Imagem ilustrativa da imagem Na véspera da Cúpula do Clima, Xi aceita convite de Biden e confirma presença
| Foto: Greg Baker/ AFP

Biden convidou 40 das principais lideranças mundiais para participar do encontro virtual e Xi dará sua contribuição ao evento por meio de um vídeo e fará um "discurso importante", segundo comunicado do Ministério das Relações Exteriores chinês.

China e EUA lideram a lista dos principais emissores de gases causadores do efeito estufa, de modo que um entendimento entre os dois países é crucial para o sucesso dos esforços internacionais para a redução de emissões de carbono.

A participação do dirigente chinês, no entanto, ainda era incerta devido a uma persistente série de conflitos de interesses com os americanos.

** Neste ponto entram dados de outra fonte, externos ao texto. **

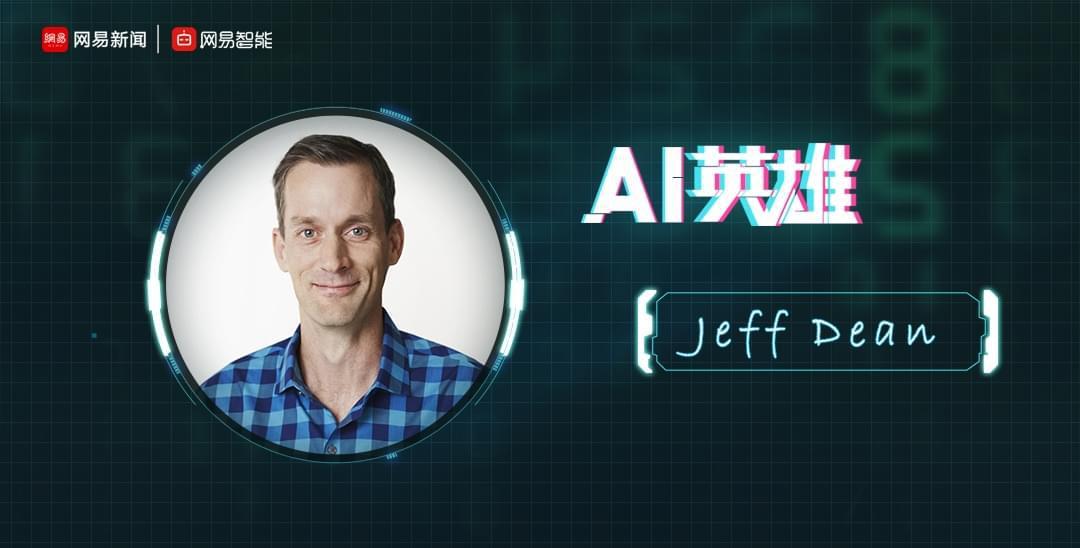 对话Jeff Dean:实现AGI的时间是未来5到500年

Washington tem feito, por exemplo, duras críticas à política de Pequim em relação aos direitos humanos, às liberdades individuais e à influência econômica sobre outras nações.

No mês passado, diplomatas americanos e chineses se encontraram no Alasca para debater itens da disputa geopolítica central do século 21. Foram as primeiras conversas entre membros do alto escalão de cada governo, mas o encontro não rendeu avanços.

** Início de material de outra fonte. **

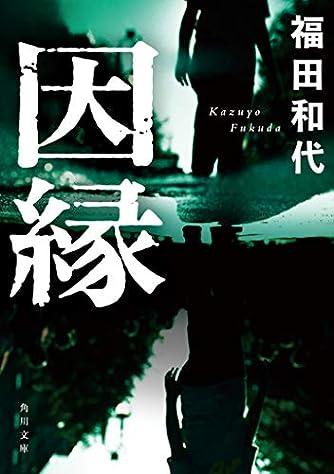 因縁 (角川文庫)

De um lado, os americanos acusaram a China de ameaçar a estabilidade global; do outro, os chineses disseram que os EUA precisam abandonar a "mentalidade de Guerra Fria" e parar de interferir em problemas internos de outros países.

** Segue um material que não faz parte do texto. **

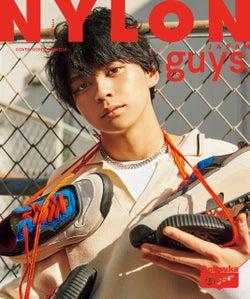 眞栄田郷敦/「NYLON JAPAN」2019年4月号より(C)カエルム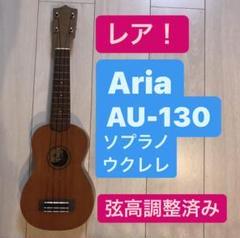 """Thumbnail of """"レア!! Aria AU-130 ソプラノウクレレ"""""""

A expectativa é que, durante a Cúpula do Clima, esses interesses divergentes possam ser colocados, tanto quanto possível, à parte, em nome de um objetivo comum de combate às mudanças climáticas.

Na semana passada, ambos os países deram sinais da disposição para o diálogo, ao menos nesse aspecto. Após visita do enviado americano para o clima, John Kerry, a Xangai, onde ele se reuniu com Xie Zhenhua, seu homólogo chinês, as duas nações se comprometeram a "cooperar bilateralmente e com outros países para enfrentar a crise do clima".